In cases of companies which carry on business outside Cyprus, or the shares of which are listed on a market outside of Cyprus or that have shareholders who reside outside Cyprus, one can keep a register of members outside Cyprus provided copies of all entries therein are sent to the registered office of the company. It is clarified that in such cases the register of members should be kept in the place where the business is carried out or where the market is situated or where the members reside.
In cases of companies the shares of which are listed on a market outside Cyprus, the obligation to keep a register of members is satisfied if the companies maintain their registers of members in accordance with the rules regulating such market which, in effect, allows for electronic registers and dematerialized shares and the procedures for perfection of pledges over such shares will be those laid down by the rules of such market
(A) No Requirement to Circulate Annual Reports In Hard Copy
Law 42(I)/2010 amended section 152 of Cap.113. The crucial change is that section 152 of Cap. 113, as amended, relieves a Cyprus public company from the obligation to circulate in hard form before a general meeting the set of financial statements, the directors’ report and the auditors’ report (the “Documents”). Therefore subject to the length of notice required for the calling of a general meeting, the Documents required to be presented to the company in general meeting now need only to be made available on the company’s website or at a place and with a method of distribution that the company so determines.
Law 60(I)/2010 amended Cap.113 to implement Directive 2007/36/EC of the European Parliament and of the Council of 11 July 2007 on the exercise of certain rights of shareholders in listed companies (the “2007 Directive”). The main change is summarized below:-
(A) Notification and voting rights of shareholders in listed Companies
The transposition of the 2007 Directive aims to ensure in particular that shareholders of companies whose shares are admitted on a regulated market have timely access to the complete information relevant to general meetings and facilitates the exercise of voting rights by proxy and by electronic means. Furthermore, the 2007 Directive provides for the replacement of share blocking and related practices through a record date system.

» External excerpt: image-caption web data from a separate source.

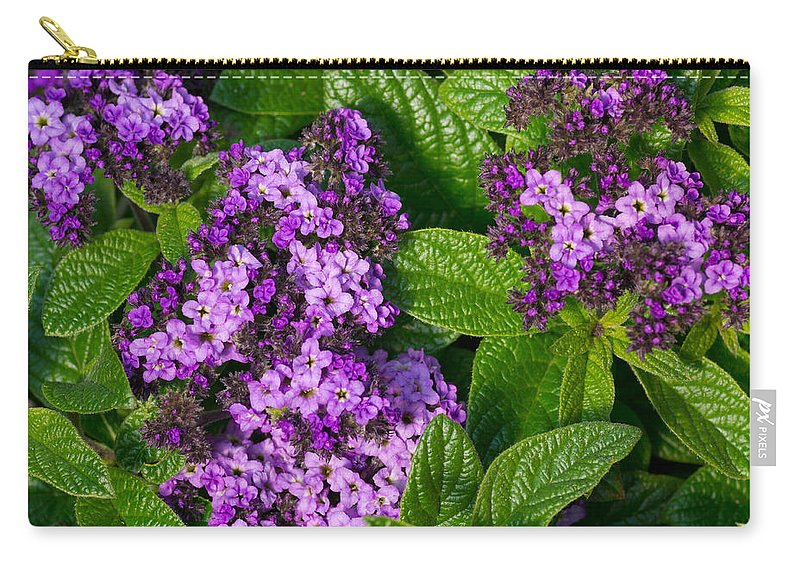 Agriculture Carry-all Pouch featuring the photograph Heliotrope Flowers In Bloom by John Trax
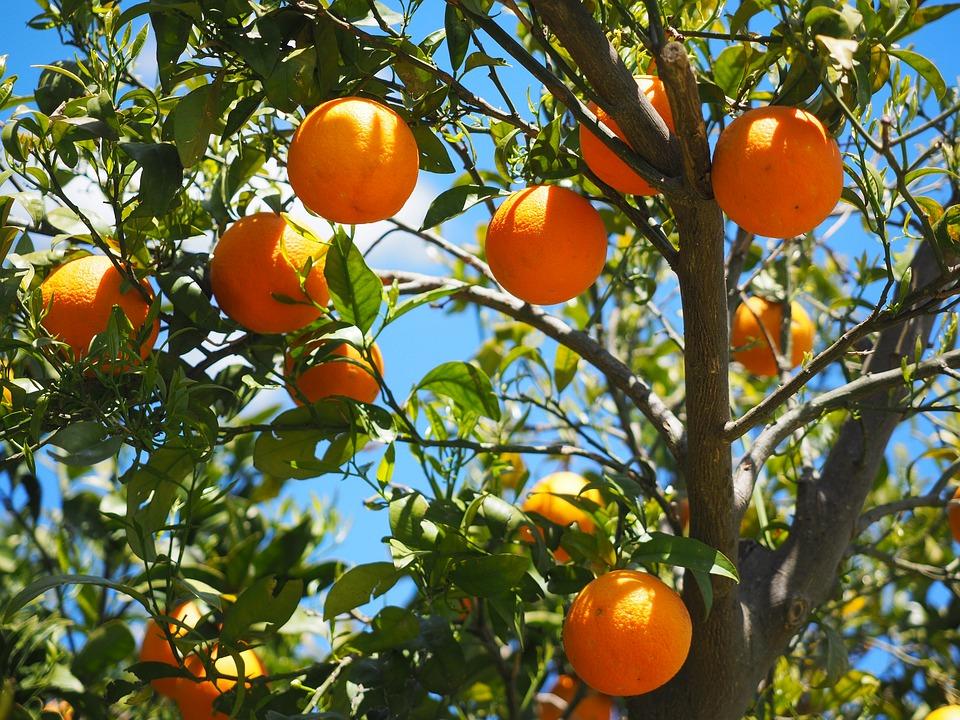 Δέντρο πορτοκαλιάς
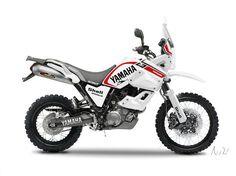 Off Road Adventure, Adventure Tours, Custom Motorcycles, Custom Bikes, Enduro Motocross, Motosport, Bmw, Toys For Boys, Boy Toys
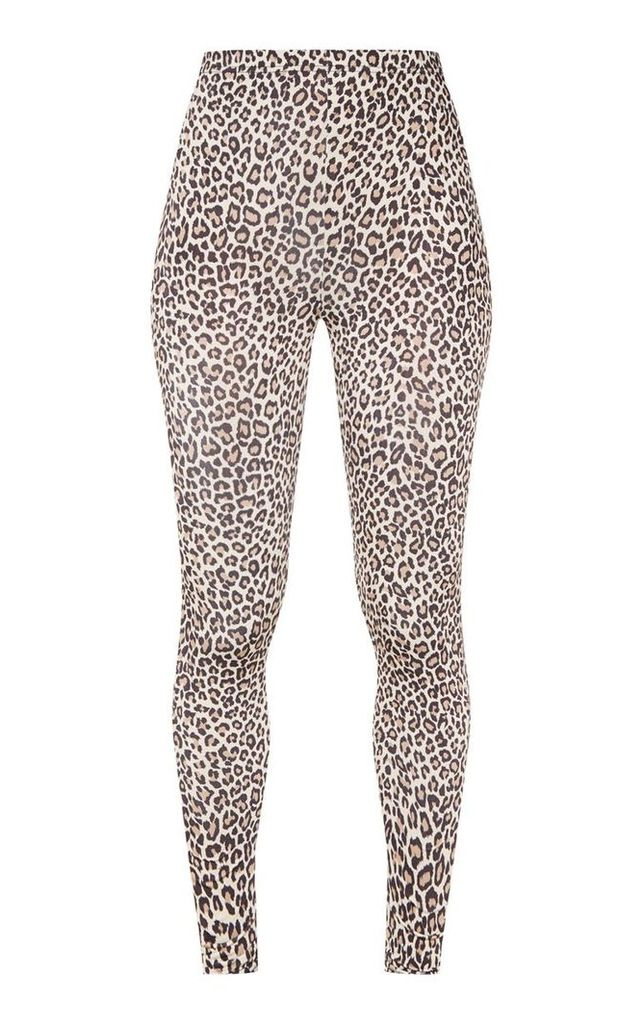 Leopard Print Soft Touch Legging, Multi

Law 88(I)/2010 amended Cap. 113 to implement Directive 2006/46/EC of the European Parliament and of the Council of 14 June 2006 amending Council Directives 78/660/EEC on the annual accounts of certain types of companies, 83/349/EEC on consolidated accounts, 86/635/EEC on the annual accounts and consolidated accounts of banks and other financial institutions and 91/674/EEC on the annual accounts and consolidated accounts of insurance undertakings. The principal changes introduced by Law 88(I)/2010 are the following:-
(A) Raise of Financial Thresholds For Small Size Groups
Law 88(I)/2010, amongst other, has raised the financial thresholds defining small size groups under Cap.113 in the manner described herein below, noting in this respect, that small size groups are exempt from the obligation to prepare consolidated financial statements:-
The total of the assets appearing in the balance sheet (and without deducting the liabilities) has been increased from EURO €14.600.000 million to EURO €17.500.000 million;
The net level of the turnover has been increased from EURO €29.200.000 million to EURO €35.000.000 million.
(B) Collective Civil Liability On Board Members
Law 88(I)/2010 has also imposed a collective duty and corresponding civil liability on board members towards the company for the preparation of annual accounts and reports. However, it is noted that, board members shall be exempt from such liability if evidence exists to demonstrate that such board member had reasonable cause to believe and believed that an able and responsible person, who was assigned with the duty to ensure compliance with the provisions of the duty described in this paragraph (B), was in a position to exercise that duty.